■ Passage provided
######

- Born: 1968 or 1969 (age 56–57)
- Education: University of California, Santa Barbara (B.A. 1990)
- Occupation: Film producer
- Years active: 1992–present
- Style: New Queer Cinema
- Spouse: Jamie Babbit ​(divorced)​
- Children: 2

= Andrea Sperling =

American film producer (born 1968/1969)

Andrea Sperling (born c. 1968/69) is an American independent film producer based in Los Angeles. The films she has produced include Totally Fucked Up, But I'm a Cheerleader, D.E.B.S. and Itty Bitty Titty Committee and the Sundance Top Prize-winning Like Crazy.

==Early life and education==
Sperling attended the University of California, Santa Barbara where she took classes under Gregg Araki. While enrolled, she interned during the summers at Avenue Pictures. She graduated in 1990 with a B.A. in Film History, Theory and Criticism.

==Career==
Upon graduation, Sperling's former professor, Gregg Araki, asked her to work with him on The Living End. The duo would continue their partnership into Araki's next three movies — Totally Fucked Up, The Doom Generation, and Nowhere — which were collective dubbed the "Teen Apocalypse Trilogy". The trilogy has been characterized as "... teen alienation, hazy sexuality and aggression."

######

Extracted records:
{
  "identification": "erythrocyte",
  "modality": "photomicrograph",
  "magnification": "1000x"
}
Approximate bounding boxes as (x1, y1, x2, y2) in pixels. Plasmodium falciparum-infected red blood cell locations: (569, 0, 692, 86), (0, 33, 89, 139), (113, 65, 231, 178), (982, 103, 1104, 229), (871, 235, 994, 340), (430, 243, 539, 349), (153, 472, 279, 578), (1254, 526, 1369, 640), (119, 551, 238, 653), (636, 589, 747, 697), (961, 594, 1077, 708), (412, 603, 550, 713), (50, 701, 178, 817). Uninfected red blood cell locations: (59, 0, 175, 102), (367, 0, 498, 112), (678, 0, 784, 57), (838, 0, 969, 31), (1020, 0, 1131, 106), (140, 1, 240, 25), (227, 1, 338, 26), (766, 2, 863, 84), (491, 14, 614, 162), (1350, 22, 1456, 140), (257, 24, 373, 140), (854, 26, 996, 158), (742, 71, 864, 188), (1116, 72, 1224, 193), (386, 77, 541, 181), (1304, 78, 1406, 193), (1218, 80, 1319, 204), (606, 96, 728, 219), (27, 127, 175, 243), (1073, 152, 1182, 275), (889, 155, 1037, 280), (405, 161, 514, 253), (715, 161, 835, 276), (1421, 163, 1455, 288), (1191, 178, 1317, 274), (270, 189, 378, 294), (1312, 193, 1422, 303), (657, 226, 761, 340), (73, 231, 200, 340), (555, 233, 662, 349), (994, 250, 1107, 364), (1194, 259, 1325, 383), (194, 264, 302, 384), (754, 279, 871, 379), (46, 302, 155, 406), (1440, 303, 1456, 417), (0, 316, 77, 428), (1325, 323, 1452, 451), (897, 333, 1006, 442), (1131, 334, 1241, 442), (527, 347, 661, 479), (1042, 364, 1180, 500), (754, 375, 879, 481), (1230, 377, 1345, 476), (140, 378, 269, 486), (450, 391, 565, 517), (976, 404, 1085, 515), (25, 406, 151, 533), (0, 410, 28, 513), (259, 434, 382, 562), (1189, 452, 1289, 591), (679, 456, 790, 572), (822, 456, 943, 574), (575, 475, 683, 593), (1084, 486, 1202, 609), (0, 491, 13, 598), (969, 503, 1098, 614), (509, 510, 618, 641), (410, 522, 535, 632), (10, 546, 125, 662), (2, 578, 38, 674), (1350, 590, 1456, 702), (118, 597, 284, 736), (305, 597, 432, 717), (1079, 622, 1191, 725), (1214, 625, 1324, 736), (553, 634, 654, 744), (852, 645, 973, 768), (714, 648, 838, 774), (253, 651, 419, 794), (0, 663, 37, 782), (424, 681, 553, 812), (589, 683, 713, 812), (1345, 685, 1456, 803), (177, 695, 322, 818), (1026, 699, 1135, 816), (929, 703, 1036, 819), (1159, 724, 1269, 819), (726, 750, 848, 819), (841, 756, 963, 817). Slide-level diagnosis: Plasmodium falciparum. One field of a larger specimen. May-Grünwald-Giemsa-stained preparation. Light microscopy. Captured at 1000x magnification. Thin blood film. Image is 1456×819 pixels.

######

■ Exercises to complete
a: Quote the Andrea Sperling article word for word from "American film producer" up to and including "Theory and Criticism.".
b: Write what comes next in the article on Andrea Sperling, starting right after its final sentence.

■ Results for the exercise
a:
American film producer (born 1968/1969)

Andrea Sperling (born c. 1968/69) is an American independent film producer based in Los Angeles. The films she has produced include Totally Fucked Up, But I'm a Cheerleader, D.E.B.S. and Itty Bitty Titty Committee and the Sundance Top Prize-winning Like Crazy.

==Early life and education==
Sperling attended the University of California, Santa Barbara where she took classes under Gregg Araki. While enrolled, she interned during the summers at Avenue Pictures. She graduated in 1990 with a B.A. in Film History, Theory and Criticism.

b:
Sperling has been credited with helping to launch the New Queer Cinema movement with her films dating as far back as the 1990s. In 2008, Sperling was introduced to her long-term producing partner, Jonathan Schwartz of Crispy Films, following the recommendation of a sales agent with Creative Artists Agency. Sperling joined Crispy Films, which was subsequently renamed Super Crispy Entertainment.

In 2014, Sperling branched into television, working on the Golden Globe Award-winning series Transparent. She was elevated to executive producer in 2015.

==Awards and honors==
She was inducted into the Academy of Motion Picture Arts and Sciences in 2014. Sperling was named as a member of the 2008 and 2015 Out100 class by Out.

==Personal life==
Sperling is based in Los Angeles, California. She is a lesbian and was previously married to colleague, Jamie Babbit, with whom she has two children.

Sperling has sat on the board of directors of non-profit organization and film production company POWER UP and was with the organization from the beginning.

==Filmography==

- 1993: Totally Fucked Up
- 1993: Terminal USA
- 1995: The Doom Generation
- 1996: A Small Domain (short)
- 1996: Color of a Brisk and Leaping Day
- 1997: Fame Whore
- 1997: Nowhere
- 1998: Freak Weather
- 1998: Desert Blue
- 1999: Sleeping Beauties (short)
- 1999: But I'm a Cheerleader
- 2001: Stuck (short)
- 2002: Pumpkin
- 2002: Scumrock
- 2003: D.E.B.S. (short)
- 2003: Hummer (short)
- 2004: D.E.B.S.
- 2004: A Memoir to My Former Self (short)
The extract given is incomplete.